— TEXT SECTION —
Trenton Quann first learned about the EPB Future Ready Institute of Technology and Networking when he arrived at Tyner High School earlier this year and was immediately intrigued by the prospect of becoming an ambassador in the program, getting a summer job and learning more about technology.
Since joining the program in August, the Tyner freshman said he has become interested in possibly becoming an electrical lineman.
"I've always been interested in technology and I like the idea of working as a lineman to help make sure people get their power," he said. "Maybe I'll try to work for EPB one day."
Quann's interest in the city-owned electric utility is a primary motivator for EPB's sponsorship of the training program at Tyner High School — one of 28 Future Ready Institutes being offered at 13 Hamilton County high schools this year.
Marie Webb, vice president of human resources at EPB, said EPB is eager to entice more skilled workers to join the utility in the future as EPB continues to evolve in the Internet age with its smart grid technology and fiber optic communications network.
"When we recognized that there was an opportunity to partner with Hamilton County schools and help solve the talent gap that we frequently experience, we were all in," she said. "We already recognized that the STEM (science, technology engineering and math) preparation for students was going to be fundamental in having the skilled workforce we need in the future. We're hoping that by planting the seeds today, these students are getting better prepared for post-secondary education and are prepared for the jobs we will have in the future."
On Tuesday, EPB hosted the 15 freshmen students in Tyner's technology institute at both the utility's operations center and its power control facility. The day began with Ryan Keel, an assistant vice president of EPB's electric system, explaining how power is produced, distributed and maintained by EPB. Students with the right answers were offered M&Ms or Twix candy bars.
Later, the class participated in a number of hands on activities with electric equipment and tools at EPB's nearby operations center.
Tuesday's sessions were among at least a couple of student visits by each class every year from the Future Ready Institute, which began at Tyner last year. Last summer, EPB also paid 10 students a $500 scholarship upon their high school graduation for participating in a 2-week exposure program, working in a variety of roles at EPB. Those age 16 and older will also be able to participate in one of the internships at EPB being offered through the Step Up summer intern program.

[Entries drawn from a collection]
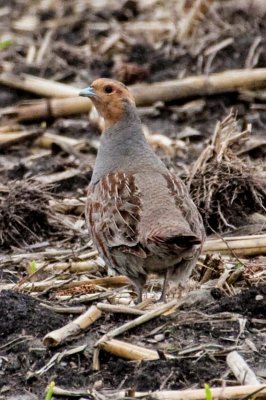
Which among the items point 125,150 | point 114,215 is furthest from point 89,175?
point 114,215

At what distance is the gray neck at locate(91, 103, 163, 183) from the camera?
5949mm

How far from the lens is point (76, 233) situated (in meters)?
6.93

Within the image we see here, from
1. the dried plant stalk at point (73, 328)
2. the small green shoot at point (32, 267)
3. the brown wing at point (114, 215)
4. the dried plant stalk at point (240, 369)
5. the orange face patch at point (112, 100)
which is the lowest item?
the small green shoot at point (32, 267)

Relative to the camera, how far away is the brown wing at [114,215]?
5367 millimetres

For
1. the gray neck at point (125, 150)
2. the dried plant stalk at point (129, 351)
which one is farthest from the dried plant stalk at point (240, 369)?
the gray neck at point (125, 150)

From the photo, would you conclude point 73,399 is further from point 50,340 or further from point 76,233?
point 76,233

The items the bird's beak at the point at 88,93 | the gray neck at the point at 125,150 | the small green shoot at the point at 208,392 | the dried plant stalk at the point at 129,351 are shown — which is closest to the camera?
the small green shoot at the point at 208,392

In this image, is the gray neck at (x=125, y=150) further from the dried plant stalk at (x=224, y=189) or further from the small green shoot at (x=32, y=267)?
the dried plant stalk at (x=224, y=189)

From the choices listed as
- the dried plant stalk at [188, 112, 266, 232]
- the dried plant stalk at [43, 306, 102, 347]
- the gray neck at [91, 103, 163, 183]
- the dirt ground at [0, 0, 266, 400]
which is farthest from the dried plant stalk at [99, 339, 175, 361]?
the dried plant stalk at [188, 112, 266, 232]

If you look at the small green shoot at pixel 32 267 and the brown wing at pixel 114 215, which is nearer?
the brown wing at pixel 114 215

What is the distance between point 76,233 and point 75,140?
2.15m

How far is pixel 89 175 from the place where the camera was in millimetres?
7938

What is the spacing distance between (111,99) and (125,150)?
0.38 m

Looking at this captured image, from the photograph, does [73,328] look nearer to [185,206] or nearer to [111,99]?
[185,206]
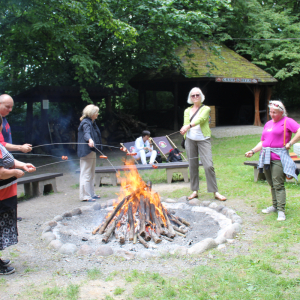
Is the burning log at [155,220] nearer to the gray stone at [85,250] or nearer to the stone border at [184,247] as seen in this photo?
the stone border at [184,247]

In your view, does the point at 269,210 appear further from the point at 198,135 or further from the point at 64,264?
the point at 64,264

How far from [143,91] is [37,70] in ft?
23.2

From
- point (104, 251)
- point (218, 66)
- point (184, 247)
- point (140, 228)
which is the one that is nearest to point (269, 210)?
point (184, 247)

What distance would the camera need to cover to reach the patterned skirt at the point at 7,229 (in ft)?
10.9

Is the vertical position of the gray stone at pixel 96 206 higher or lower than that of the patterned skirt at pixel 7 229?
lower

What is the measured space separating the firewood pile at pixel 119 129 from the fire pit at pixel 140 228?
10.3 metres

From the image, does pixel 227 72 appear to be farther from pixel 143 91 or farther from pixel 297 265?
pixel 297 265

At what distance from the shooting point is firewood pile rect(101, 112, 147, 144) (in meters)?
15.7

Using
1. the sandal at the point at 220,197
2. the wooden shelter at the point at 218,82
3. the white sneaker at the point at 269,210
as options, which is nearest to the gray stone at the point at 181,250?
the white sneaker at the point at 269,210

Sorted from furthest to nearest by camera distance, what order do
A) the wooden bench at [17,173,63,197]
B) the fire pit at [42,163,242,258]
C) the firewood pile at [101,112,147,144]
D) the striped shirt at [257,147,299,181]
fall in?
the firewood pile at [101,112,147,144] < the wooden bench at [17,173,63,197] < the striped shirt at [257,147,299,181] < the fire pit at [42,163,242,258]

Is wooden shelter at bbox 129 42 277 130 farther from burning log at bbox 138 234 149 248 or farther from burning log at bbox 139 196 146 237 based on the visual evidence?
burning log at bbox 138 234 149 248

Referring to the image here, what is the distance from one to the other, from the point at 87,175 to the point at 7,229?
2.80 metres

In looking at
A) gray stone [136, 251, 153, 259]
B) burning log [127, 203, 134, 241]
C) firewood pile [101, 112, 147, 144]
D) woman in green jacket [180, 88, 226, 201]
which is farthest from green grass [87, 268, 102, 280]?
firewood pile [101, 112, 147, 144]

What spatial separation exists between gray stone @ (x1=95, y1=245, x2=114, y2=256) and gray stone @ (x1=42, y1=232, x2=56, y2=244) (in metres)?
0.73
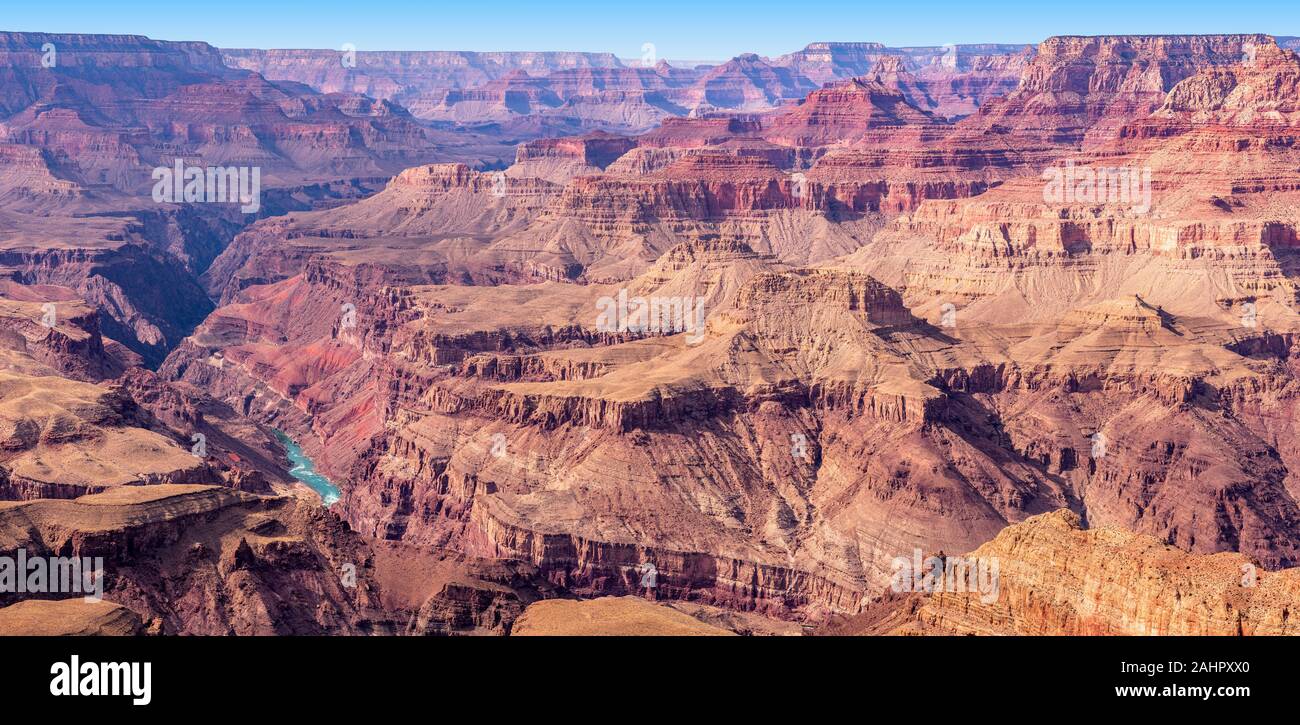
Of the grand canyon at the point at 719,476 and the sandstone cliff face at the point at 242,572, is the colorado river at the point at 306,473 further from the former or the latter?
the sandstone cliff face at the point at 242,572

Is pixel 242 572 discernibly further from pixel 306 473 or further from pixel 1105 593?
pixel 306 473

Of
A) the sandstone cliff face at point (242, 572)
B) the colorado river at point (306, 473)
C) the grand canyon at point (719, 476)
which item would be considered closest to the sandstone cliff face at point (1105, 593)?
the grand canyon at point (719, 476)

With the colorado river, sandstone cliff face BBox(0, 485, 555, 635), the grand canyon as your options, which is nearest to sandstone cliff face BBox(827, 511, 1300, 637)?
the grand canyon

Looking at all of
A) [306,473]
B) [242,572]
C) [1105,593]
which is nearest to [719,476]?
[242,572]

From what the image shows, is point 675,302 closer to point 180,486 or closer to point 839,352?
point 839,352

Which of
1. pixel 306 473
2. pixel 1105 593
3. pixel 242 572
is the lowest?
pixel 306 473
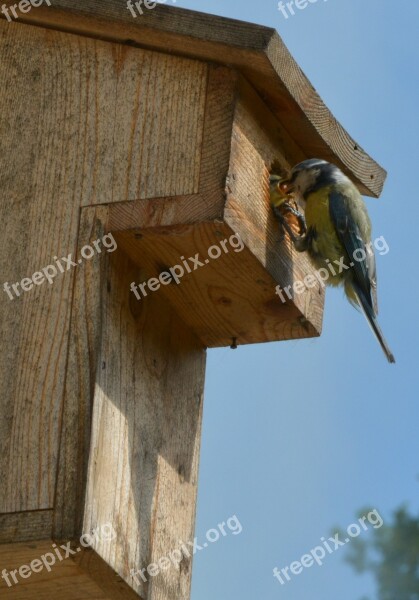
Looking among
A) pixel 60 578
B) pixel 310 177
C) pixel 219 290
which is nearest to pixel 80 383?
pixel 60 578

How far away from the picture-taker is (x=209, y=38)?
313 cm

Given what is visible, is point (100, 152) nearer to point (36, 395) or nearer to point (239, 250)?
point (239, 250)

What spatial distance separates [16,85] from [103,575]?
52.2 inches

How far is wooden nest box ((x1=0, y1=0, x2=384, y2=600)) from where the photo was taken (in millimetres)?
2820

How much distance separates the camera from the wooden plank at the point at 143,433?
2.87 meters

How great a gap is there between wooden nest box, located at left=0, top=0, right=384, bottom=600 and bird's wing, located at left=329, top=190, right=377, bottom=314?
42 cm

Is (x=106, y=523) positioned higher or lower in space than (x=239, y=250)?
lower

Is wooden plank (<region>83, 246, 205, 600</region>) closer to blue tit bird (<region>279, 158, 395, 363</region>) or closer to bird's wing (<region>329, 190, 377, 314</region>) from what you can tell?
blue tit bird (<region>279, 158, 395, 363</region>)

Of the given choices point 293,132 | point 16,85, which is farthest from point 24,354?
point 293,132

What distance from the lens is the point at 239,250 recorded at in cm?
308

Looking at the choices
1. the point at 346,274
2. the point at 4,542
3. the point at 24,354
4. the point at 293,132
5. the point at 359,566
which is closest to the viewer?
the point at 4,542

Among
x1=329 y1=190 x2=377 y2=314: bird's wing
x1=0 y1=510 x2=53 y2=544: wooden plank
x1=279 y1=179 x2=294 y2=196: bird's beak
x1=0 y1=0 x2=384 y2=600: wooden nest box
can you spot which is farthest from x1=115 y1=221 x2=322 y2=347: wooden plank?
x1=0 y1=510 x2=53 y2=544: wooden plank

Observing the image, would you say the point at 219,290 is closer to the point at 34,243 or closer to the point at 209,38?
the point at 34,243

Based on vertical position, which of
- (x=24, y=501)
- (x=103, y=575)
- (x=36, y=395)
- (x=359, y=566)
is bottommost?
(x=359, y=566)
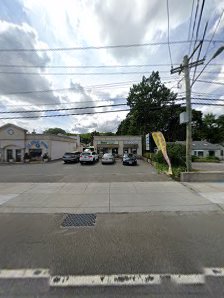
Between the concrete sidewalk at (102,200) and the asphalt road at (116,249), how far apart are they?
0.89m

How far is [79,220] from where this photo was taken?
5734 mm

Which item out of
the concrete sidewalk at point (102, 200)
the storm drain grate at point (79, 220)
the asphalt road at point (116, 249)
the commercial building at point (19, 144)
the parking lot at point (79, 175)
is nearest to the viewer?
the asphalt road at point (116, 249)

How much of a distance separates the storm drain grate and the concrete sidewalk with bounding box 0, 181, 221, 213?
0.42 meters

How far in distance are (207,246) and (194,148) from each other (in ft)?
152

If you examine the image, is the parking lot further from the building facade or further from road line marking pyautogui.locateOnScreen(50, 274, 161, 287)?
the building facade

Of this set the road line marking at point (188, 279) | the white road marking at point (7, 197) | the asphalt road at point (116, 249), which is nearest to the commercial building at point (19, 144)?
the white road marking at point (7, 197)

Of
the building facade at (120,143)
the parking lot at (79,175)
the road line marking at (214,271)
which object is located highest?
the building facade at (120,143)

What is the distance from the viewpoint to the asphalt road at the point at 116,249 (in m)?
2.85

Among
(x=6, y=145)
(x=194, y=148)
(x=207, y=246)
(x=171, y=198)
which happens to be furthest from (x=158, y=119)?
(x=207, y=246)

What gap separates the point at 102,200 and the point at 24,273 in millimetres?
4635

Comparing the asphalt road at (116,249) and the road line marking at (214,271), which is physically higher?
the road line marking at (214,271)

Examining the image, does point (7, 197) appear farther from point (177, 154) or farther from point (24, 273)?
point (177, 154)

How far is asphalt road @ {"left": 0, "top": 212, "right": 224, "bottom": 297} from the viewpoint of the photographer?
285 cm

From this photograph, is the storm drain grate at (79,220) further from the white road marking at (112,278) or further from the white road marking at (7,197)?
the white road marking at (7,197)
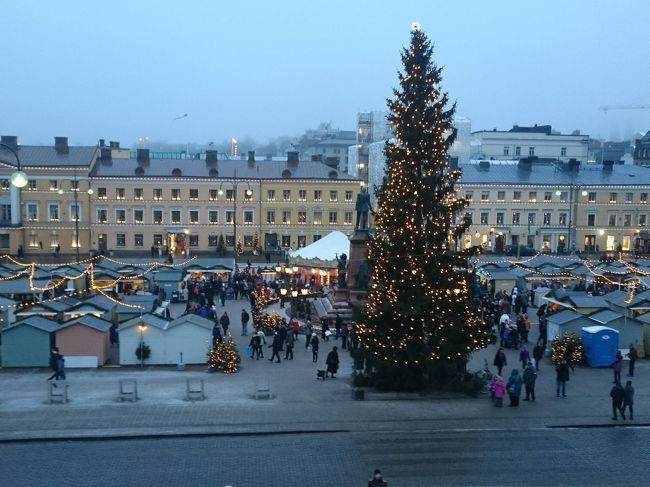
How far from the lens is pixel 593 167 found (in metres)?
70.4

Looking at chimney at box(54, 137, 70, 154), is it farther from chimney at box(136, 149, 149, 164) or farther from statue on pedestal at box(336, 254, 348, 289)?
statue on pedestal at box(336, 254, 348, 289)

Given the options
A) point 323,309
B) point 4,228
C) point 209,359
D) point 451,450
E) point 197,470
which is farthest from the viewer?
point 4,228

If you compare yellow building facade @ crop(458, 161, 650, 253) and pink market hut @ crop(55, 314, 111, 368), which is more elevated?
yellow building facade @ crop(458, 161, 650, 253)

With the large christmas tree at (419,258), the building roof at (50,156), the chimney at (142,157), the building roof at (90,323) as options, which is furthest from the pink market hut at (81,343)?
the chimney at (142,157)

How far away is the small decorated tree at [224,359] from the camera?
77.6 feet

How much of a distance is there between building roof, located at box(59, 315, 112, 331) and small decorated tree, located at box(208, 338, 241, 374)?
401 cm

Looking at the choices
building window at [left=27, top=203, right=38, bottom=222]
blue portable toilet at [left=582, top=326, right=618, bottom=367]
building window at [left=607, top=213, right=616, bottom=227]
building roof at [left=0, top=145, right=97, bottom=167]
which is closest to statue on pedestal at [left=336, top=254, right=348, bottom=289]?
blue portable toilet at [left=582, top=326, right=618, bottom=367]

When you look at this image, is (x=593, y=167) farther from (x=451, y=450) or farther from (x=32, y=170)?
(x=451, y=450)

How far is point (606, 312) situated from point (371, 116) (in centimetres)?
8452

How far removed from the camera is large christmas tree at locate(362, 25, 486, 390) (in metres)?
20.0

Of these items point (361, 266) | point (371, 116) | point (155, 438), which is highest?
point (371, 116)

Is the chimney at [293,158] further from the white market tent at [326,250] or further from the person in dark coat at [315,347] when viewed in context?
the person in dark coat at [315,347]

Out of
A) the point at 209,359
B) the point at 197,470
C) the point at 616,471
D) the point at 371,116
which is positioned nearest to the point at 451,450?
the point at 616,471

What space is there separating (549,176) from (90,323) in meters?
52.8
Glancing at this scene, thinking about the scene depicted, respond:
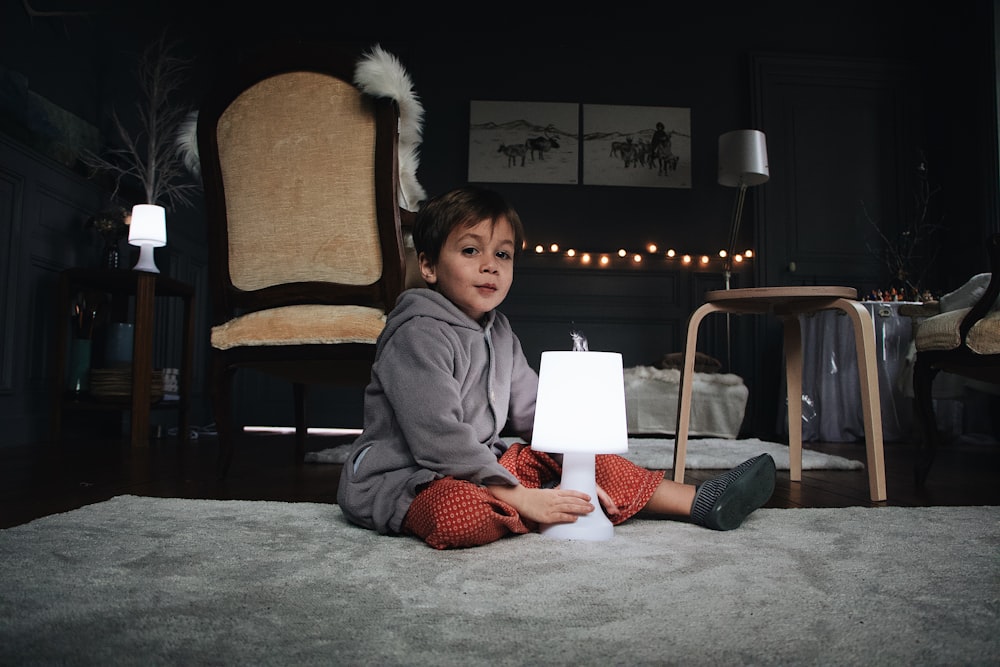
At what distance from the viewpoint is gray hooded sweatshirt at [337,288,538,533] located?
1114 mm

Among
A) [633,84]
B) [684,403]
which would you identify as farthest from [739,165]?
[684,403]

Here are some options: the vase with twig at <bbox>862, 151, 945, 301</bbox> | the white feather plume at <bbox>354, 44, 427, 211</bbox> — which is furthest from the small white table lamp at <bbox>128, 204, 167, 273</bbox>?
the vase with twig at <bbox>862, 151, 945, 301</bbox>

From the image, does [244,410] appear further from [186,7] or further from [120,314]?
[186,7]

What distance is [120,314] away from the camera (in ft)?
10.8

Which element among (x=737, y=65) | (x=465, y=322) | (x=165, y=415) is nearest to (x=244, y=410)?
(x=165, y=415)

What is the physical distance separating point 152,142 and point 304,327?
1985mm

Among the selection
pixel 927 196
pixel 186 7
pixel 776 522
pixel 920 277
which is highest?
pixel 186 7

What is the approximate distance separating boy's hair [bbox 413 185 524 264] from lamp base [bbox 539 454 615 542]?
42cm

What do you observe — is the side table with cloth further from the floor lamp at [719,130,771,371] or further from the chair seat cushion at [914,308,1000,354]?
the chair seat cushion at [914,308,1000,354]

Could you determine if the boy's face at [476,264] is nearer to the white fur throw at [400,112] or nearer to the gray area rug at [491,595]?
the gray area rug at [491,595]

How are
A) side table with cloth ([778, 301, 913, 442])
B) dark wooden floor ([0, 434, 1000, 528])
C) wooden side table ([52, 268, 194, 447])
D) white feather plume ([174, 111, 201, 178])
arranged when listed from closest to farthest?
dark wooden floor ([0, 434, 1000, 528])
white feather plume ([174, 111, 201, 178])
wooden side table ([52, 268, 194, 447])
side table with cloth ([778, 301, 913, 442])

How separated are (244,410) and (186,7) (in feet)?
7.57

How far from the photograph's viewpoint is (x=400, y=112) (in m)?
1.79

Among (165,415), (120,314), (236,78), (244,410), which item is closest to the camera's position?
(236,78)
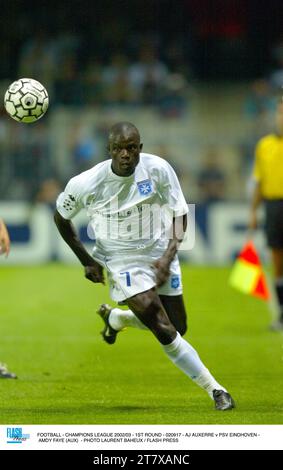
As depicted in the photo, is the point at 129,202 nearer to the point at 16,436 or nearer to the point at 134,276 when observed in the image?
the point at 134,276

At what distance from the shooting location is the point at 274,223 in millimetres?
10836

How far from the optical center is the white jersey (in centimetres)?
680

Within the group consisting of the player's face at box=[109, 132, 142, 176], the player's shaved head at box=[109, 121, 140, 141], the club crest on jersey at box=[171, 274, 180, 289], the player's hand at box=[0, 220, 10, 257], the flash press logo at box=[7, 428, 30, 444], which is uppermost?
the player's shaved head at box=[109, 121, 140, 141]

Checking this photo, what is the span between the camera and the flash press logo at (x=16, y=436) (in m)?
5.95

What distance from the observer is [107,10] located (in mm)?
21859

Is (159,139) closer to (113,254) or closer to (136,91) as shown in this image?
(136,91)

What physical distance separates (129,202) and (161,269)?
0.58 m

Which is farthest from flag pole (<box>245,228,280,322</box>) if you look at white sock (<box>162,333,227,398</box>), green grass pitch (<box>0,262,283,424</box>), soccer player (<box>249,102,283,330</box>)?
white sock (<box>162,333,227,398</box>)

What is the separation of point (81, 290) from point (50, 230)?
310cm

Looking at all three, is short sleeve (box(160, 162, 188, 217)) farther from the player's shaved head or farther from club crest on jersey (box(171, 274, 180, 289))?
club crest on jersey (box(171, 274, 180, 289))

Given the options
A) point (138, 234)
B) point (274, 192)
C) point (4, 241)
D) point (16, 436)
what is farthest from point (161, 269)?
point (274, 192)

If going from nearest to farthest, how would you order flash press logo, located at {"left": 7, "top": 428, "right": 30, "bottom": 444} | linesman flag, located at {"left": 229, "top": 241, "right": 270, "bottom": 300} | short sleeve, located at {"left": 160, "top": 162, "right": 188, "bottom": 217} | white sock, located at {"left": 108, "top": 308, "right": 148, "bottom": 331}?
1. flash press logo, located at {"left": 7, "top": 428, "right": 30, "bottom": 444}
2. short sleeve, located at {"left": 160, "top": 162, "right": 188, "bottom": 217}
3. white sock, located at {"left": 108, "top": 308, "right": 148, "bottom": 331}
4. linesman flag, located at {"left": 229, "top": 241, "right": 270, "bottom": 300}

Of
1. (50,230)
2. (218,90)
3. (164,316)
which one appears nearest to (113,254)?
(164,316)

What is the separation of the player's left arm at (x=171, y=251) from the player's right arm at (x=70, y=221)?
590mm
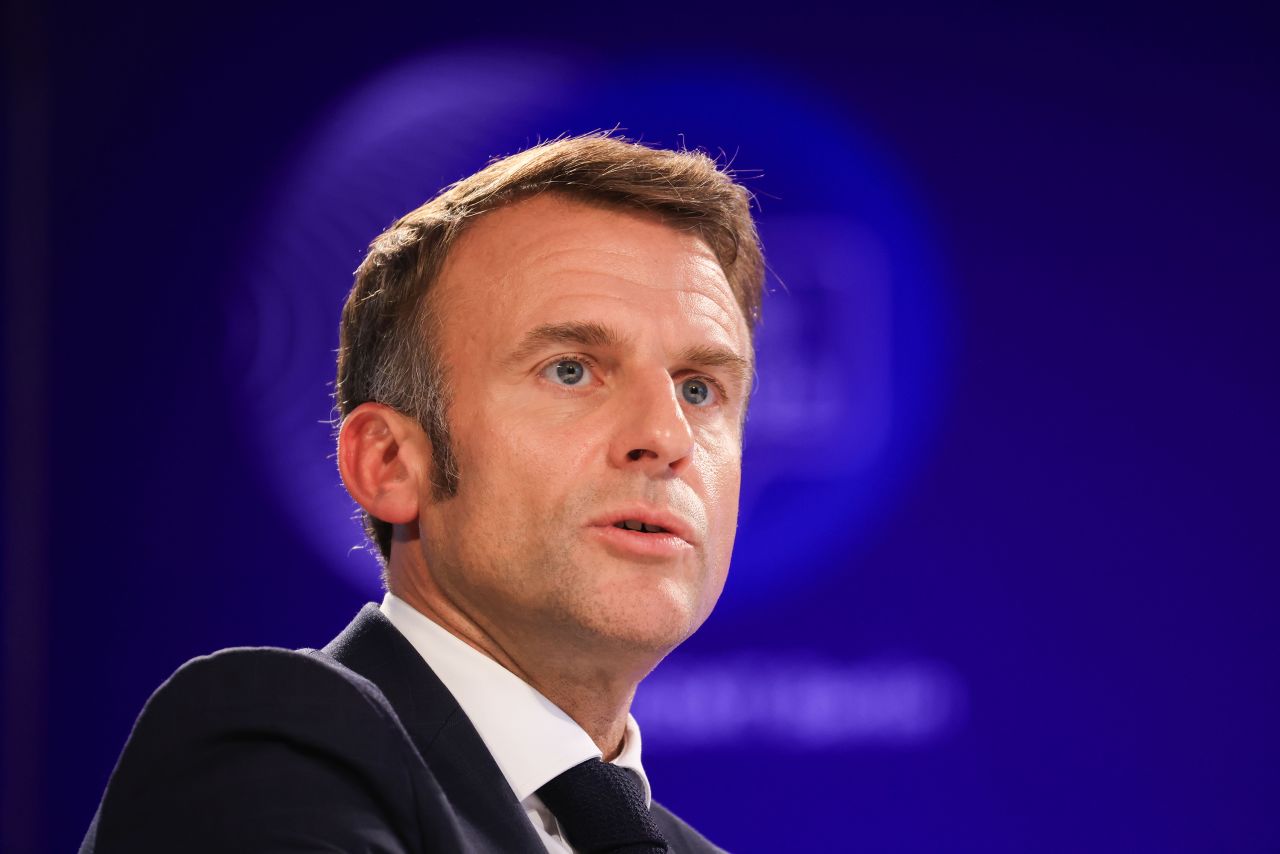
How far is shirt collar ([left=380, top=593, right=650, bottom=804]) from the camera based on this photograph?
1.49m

— APPLY WHAT YOU READ —
1. Duplicate the passage of the article about EPB and the Tyner High School program, everything from "On Tuesday, EPB" down to "Twix candy bars.".
2. Go on with the article about EPB's Future Ready Institute at Tyner High School, picking up after its final sentence.

— RESULTS OF THE TASKS —
1.
On Tuesday, EPB hosted the 15 freshmen students in Tyner's technology institute at both the utility's operations center and its power control facility. The day began with Ryan Keel, an assistant vice president of EPB's electric system, explaining how power is produced, distributed and maintained by EPB. Students with the right answers were offered M&Ms or Twix candy bars.

2.
The technology training and experiences are also backed up with the encouragement and soft skills training offered in the classroom by one of EPB's IT support managers, Todd Edwards.
"My son plays football at Tyner so I am up there a lot and I try to provide some life lessons and talk to these students about what they need to do to succeed," said Edwards, a Tyner graduate who has worked at EPB for nearly 28 years. "It may not be their field of interest at the moment, but this exposes these students to a lot of things and opportunities they wouldn't otherwise know about. We've had a number of students switch their focus to join this technology institute and I think it makes a real difference for a lot of kids."
Erin Glenn, Tyner's Future Ready Institute coach, said the participating businesses in the institutes help students see the value and practical application of what they are learning in the classroom.
"Students are able to see how English, math, science and history will support their readiness to get a job," she said. "It also exposes them to real world work situations and gives them opportunities to consider their future careers and to get ready for those jobs."
Tyner also operates a health science institute in partnership with HCA Parkridge hospital and a teaching and learning institute in partnership with the University of Tennessee at Chattanooga.